For the past week, Republicans have been putting a weird emphasis on a “balanced budget amendment” (Paul Ryan has even admitted that the balanced budget amendment is unrealistic), an amendment that was never even mentioned during the presidency of Bush 2. As Stephen Colbert satirically said last year, “Deficits don’t matter when a Republican is president, but they do when a Democrat is president”. Republican Senator Jim Demint has proved especially helpful as he has promised to veto everything and would prefer default to a debt ceiling deal.

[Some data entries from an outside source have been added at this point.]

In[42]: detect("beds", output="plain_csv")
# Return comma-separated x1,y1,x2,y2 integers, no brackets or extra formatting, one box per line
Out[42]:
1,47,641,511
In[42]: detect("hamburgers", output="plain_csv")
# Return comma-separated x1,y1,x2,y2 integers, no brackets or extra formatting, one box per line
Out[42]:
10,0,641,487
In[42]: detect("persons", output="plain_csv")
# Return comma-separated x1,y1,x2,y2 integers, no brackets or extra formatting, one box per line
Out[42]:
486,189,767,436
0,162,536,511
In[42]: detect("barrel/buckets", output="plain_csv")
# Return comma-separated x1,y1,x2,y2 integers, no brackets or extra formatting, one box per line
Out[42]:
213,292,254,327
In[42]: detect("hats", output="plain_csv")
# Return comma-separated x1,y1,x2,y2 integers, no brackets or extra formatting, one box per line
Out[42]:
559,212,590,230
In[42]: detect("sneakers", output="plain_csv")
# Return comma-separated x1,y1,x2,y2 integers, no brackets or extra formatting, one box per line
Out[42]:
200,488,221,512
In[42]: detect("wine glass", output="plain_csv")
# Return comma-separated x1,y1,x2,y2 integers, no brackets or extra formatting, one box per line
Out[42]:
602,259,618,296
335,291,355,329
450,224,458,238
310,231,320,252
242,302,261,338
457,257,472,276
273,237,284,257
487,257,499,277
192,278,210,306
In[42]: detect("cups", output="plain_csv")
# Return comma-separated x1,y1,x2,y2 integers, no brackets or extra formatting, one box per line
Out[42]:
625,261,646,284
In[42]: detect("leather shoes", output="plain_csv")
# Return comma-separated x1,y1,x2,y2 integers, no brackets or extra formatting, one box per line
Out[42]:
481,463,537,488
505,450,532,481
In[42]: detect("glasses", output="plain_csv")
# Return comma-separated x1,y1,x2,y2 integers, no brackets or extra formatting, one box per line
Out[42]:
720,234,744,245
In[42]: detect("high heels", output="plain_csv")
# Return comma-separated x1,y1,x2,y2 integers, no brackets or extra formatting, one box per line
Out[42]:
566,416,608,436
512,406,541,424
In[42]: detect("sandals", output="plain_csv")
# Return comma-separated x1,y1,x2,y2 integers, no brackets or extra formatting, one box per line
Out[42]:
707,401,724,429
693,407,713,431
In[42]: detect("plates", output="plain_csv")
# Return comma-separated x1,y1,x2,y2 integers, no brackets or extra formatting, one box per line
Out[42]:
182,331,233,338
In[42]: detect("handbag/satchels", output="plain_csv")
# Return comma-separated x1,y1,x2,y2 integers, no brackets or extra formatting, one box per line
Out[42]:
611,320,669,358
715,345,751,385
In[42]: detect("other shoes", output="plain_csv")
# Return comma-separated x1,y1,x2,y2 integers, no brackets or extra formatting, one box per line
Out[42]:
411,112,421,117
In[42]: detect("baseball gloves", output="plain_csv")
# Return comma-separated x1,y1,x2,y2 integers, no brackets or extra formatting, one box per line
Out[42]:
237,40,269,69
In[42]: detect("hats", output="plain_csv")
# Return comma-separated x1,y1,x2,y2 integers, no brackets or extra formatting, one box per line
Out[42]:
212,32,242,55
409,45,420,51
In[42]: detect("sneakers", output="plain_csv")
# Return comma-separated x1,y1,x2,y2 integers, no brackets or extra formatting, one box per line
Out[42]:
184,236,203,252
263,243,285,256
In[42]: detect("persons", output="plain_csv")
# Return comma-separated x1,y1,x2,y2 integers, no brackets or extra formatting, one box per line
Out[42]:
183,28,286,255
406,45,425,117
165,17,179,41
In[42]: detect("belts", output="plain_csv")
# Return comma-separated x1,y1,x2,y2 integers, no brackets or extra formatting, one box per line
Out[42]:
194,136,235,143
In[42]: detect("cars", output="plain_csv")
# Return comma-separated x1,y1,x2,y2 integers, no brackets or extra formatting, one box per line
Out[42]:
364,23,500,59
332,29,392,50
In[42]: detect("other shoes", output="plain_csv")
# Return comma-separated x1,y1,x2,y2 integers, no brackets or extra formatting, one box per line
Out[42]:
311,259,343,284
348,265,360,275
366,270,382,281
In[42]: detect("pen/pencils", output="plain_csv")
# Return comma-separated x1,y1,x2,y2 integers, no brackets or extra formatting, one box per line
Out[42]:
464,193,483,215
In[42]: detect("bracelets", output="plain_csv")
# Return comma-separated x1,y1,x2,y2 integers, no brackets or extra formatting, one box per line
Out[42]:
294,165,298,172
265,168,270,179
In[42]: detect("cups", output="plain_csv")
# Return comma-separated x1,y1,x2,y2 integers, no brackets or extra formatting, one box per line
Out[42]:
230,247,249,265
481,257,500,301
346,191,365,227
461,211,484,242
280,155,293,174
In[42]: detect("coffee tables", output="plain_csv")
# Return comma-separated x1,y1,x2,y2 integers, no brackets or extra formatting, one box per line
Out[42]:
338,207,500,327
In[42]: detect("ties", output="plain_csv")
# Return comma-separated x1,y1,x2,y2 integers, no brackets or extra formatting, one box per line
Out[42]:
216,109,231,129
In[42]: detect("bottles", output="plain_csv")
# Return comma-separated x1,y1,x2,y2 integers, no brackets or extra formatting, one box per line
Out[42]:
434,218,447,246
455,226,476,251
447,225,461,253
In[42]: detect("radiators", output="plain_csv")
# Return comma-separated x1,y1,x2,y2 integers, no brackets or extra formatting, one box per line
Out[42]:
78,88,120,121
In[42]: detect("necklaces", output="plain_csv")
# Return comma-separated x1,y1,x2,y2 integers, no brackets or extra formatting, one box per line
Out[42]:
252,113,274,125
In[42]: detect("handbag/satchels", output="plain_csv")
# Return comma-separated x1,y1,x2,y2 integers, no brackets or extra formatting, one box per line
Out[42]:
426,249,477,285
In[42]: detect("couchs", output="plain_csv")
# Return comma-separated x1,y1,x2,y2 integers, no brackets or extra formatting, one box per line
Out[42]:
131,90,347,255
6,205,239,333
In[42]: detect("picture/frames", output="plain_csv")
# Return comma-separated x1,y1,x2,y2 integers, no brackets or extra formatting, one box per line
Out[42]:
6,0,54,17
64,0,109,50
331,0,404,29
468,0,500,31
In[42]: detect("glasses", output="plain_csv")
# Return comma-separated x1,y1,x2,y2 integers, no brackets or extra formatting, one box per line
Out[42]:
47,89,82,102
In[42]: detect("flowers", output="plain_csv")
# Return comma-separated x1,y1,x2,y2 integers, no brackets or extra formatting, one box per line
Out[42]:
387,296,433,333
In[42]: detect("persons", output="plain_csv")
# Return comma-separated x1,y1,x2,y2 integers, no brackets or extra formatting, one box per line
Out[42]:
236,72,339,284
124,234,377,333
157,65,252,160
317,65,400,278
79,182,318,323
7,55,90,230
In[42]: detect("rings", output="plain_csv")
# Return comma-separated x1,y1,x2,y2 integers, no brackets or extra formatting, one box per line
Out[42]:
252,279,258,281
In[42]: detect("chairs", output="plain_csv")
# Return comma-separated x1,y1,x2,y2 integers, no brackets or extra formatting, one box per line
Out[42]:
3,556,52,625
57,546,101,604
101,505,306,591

Focus (by both the press and Democrats) has been on Wall Street’s reaction to the negotiations, but the value of the dollar is much more important to the average person, and after the vote on Thursday night failed, the dollar fell drastically.

 

We now know why the vote failed in the House on Thursday and (with the insertion of the amendment) passed on Friday, as more than 110 “trade groups” (including Real Estate companies, the Chamber of Commerce, manufacturing groups, and even the National Beer Wholesalers Association) signed a letter supporting Speaker Boehner’s proposal. However, top Ronald Reagan advisors (the latest being his domestic policy advisor Bruce Bartlett) are calling for taxes to be raised on the wealthy (most importantly, the capital gains rate) and that the whole “trickle-down” economics theory is bunk.

 

56% of Americans still think a deal will be struck, and 68% of people think that there should be some kind of compromise and only 23 percent favor default over compromise. Even the majority of Republican voters favor a compromise (while the majority of self identifying “Tea Partiers” do not favor a compromise). Meanwhile, leaders of both parties are becoming even less popular (with Obama’s approval rating falling to 40%, and Harry Reid and Boehner’s ratings being even lower). Also, the job issue is considered much more important than government debt by most Americans.

 

Some commentators have correctly pointed out that lost in all this bogus debt ceiling talk (and the talk about the debt in particular, with even commentators like Fareed Zakari calling for major “reforms” in “entitlements”) is that unemployment is the bigger crisis. Perhaps even more lost in the shuffle is the even bigger crisis facing the American economy, income inequality. A recent Pew Study shows that the wealth gap has become even more lopsided between ethnic groups. The average white family’s wealth is 20 times that of the average Hispanic or black family. 31% of Hispanic families have zero or negative net worth, 35% of black families and 15% of white families suffer the same fate. So perhaps it could be correctly said that at the same time wealthy members of Congress debate where to make cuts in social programs, they have been stealing everyone’s money.